The concept of rate of change is crucial in understanding how one quantity varies in relation to another. In the context of the exercise, the rate of change is used to describe how the temperature of the yam evolves over time.
The function provided, \( f(t) \), represents the temperature of the yam at any given time \( t \), measured in minutes. When we talk about the rate at which the yam's temperature changes, we are essentially looking at how quickly or slowly this temperature increases.
The rate of change is positive when the temperature increases as time progresses, as is the case in this scenario where the yam is being heated in the oven. This means that as more time passes, the temperature keeps going up at a certain rate.

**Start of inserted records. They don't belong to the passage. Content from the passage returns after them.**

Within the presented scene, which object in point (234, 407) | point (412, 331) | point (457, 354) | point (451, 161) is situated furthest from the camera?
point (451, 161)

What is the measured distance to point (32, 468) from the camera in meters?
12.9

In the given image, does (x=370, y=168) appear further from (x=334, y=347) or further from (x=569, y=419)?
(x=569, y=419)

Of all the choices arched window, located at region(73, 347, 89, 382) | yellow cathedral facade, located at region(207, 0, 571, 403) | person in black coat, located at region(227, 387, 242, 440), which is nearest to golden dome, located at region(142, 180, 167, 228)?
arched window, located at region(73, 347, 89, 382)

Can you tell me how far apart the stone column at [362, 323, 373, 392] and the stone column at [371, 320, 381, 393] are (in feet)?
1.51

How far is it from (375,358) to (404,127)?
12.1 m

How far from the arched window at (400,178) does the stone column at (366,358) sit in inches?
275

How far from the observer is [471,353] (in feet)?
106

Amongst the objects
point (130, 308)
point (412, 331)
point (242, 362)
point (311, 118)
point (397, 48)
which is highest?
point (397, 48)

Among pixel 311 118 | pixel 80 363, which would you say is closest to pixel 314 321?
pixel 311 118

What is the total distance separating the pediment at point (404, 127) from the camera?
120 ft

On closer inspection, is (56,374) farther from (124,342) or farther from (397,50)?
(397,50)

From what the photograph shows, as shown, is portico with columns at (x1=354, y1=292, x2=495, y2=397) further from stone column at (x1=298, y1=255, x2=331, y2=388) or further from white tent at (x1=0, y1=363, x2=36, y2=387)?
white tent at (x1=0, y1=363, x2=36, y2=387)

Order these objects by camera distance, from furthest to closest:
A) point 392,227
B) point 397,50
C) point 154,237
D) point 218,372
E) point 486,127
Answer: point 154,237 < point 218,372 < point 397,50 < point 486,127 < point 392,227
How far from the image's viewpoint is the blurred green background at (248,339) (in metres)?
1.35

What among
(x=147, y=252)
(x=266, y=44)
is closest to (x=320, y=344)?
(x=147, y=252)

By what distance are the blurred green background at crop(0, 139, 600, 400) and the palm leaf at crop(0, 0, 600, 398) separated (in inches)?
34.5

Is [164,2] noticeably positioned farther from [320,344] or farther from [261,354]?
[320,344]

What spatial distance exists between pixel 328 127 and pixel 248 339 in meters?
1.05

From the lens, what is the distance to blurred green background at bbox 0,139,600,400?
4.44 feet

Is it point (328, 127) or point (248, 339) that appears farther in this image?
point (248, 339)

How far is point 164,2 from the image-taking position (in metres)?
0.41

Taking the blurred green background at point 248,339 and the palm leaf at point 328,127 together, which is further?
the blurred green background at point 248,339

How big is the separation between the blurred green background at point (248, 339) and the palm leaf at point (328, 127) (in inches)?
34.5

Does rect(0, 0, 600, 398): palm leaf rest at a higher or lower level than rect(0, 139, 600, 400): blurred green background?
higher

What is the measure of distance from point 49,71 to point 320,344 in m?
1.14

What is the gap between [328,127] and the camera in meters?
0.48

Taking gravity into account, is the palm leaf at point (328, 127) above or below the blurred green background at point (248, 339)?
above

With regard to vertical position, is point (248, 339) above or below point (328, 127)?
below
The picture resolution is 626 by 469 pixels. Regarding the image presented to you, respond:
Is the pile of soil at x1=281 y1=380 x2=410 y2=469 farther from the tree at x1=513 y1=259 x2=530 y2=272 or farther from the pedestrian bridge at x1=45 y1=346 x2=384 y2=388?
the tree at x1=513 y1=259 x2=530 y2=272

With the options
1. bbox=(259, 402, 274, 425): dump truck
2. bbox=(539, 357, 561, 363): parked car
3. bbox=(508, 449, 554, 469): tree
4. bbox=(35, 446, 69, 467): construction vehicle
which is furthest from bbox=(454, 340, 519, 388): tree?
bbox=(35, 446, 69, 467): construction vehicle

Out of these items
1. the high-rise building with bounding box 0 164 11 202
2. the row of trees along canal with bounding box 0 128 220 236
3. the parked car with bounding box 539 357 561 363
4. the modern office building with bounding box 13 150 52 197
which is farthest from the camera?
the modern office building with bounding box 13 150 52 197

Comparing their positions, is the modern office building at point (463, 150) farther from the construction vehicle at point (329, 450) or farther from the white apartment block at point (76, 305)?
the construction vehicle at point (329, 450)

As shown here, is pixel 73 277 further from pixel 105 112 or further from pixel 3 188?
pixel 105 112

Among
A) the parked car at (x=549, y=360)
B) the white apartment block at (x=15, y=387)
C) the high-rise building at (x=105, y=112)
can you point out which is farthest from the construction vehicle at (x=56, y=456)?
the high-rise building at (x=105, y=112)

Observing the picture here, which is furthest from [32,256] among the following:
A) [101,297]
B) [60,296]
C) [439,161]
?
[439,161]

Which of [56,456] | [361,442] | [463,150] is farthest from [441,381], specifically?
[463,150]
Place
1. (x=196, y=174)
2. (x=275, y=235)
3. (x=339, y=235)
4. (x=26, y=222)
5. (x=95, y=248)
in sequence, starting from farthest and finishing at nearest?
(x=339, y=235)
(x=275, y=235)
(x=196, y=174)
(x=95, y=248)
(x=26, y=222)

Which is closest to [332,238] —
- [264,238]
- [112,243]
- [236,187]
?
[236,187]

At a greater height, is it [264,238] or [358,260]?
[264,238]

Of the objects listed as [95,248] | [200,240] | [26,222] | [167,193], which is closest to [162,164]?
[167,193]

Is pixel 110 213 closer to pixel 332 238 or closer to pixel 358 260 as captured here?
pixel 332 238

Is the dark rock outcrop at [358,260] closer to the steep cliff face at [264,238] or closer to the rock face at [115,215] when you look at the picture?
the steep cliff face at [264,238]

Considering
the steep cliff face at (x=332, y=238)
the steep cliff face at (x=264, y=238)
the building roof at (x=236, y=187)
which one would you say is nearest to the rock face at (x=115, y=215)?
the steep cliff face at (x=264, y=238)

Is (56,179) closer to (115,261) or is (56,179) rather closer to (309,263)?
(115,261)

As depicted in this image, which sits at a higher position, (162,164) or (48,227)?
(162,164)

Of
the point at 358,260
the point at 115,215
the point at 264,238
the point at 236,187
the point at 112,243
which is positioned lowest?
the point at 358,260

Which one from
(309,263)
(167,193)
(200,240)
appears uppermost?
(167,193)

In calculus, derivatives play a central role in describing the rate of change of functions. For the yam in the oven, the derivative \( f'(t) \) gives us the rate at which the temperature changes with respect to time.
This derivative is essentially a mathematical tool that measures how much \( f(t) \) changes as \( t \) changes.

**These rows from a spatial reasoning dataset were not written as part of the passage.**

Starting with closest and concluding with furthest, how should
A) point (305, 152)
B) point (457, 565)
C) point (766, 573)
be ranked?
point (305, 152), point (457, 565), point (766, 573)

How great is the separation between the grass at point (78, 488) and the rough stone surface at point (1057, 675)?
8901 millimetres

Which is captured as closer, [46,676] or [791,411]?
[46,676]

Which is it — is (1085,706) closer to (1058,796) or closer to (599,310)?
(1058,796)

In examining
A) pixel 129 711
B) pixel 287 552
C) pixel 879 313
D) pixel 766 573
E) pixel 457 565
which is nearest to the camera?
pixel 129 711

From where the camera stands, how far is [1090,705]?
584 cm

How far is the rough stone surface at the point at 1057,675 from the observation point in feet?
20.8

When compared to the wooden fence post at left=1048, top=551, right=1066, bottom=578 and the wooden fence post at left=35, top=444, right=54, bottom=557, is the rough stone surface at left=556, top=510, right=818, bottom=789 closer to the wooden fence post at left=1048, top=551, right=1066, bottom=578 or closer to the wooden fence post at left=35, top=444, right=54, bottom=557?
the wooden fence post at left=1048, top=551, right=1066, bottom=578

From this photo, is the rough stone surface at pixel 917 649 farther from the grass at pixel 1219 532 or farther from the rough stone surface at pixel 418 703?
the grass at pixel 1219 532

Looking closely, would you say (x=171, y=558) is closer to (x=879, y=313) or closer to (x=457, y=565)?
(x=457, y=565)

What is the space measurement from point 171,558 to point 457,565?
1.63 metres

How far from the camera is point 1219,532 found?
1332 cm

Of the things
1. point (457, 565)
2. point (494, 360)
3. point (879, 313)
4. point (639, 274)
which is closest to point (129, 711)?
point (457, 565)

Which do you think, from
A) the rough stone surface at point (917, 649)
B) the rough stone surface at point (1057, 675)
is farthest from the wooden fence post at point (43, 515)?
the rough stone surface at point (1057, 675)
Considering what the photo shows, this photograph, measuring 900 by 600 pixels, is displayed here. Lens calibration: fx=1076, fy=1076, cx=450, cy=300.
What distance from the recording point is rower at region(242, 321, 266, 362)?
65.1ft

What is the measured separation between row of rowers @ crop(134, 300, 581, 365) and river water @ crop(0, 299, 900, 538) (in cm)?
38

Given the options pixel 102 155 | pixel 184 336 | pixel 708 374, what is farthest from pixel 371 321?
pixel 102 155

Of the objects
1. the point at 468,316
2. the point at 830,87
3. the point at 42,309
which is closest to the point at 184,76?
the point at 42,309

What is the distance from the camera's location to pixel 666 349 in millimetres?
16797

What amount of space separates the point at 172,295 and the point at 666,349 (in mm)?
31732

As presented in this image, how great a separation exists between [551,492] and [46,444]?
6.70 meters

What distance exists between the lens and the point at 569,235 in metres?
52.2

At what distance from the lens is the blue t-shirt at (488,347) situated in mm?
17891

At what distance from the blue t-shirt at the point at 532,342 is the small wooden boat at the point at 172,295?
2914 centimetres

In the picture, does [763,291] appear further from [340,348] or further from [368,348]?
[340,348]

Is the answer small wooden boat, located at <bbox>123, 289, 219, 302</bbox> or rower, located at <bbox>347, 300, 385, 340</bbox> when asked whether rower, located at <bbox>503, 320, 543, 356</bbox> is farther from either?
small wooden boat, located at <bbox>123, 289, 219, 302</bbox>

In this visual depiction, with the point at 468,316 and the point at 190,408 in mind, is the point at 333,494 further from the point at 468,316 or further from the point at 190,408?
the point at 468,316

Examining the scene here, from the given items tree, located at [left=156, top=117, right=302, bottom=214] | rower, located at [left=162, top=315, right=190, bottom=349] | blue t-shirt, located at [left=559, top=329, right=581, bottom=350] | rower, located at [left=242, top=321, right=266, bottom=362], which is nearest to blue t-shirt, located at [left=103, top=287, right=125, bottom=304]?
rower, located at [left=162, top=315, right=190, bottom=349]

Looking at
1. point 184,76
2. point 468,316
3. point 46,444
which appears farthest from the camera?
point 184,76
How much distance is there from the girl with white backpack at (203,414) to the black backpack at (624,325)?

• When the derivative \( f'(t) \) is positive, as in this case, it indicates that the function is increasing — meaning the temperature is rising.
• If the derivative were zero, it would mean that the temperature is constant, and not actively changing at that moment.
• A negative derivative would signify a decrease in temperature.

Understanding the direction and magnitude of change through derivatives helps us predict and analyze behavior in various contexts.

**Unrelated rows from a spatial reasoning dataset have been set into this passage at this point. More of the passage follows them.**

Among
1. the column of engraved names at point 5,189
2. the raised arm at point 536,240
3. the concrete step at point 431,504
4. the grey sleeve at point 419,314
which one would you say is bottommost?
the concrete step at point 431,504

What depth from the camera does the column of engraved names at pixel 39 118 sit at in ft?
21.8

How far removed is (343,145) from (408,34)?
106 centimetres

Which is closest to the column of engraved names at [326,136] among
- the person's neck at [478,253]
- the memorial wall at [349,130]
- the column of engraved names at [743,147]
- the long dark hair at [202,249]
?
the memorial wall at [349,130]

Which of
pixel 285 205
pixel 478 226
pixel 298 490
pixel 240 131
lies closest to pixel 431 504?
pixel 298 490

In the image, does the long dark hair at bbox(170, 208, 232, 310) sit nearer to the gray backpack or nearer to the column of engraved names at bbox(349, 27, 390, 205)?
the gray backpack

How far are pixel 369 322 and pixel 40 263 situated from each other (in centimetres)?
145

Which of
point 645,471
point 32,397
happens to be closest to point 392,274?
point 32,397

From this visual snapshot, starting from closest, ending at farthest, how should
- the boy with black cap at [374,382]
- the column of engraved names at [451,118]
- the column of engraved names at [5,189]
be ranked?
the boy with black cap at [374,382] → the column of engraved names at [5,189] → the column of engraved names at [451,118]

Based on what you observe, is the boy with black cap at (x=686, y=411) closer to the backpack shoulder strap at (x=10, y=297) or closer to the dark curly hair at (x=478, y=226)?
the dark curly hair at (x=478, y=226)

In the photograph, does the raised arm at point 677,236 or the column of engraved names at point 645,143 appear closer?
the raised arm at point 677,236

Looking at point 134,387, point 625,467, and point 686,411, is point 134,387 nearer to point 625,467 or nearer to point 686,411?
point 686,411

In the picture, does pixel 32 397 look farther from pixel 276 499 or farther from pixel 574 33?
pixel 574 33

Interpreting derivatives gives us practical insights into the problems we analyze. In the yam example, the derivative \( f'(20) = 2 \) has a specific interpretation that tells us meaningful information about the scenario at hand.
This particular statement means that at 20 minutes into the heating process, the temperature of the yam is increasing at a steady rate of 2 °F per minute.
The units of the derivative, \( \text{°F/min} \), are crucial as they indicate the change in temperature per unit of time.It's important to translate derivative values into real-world contexts:

• We learn about the behavior of the system, in this case, that the yam is getting hotter.
• It allows us to quantify how quickly processes occur, providing practical information for decision-making.

Through the interpretation of \( f'(t) \), we not only solve mathematical equations but also gain insight into how different rates affect real-world situations.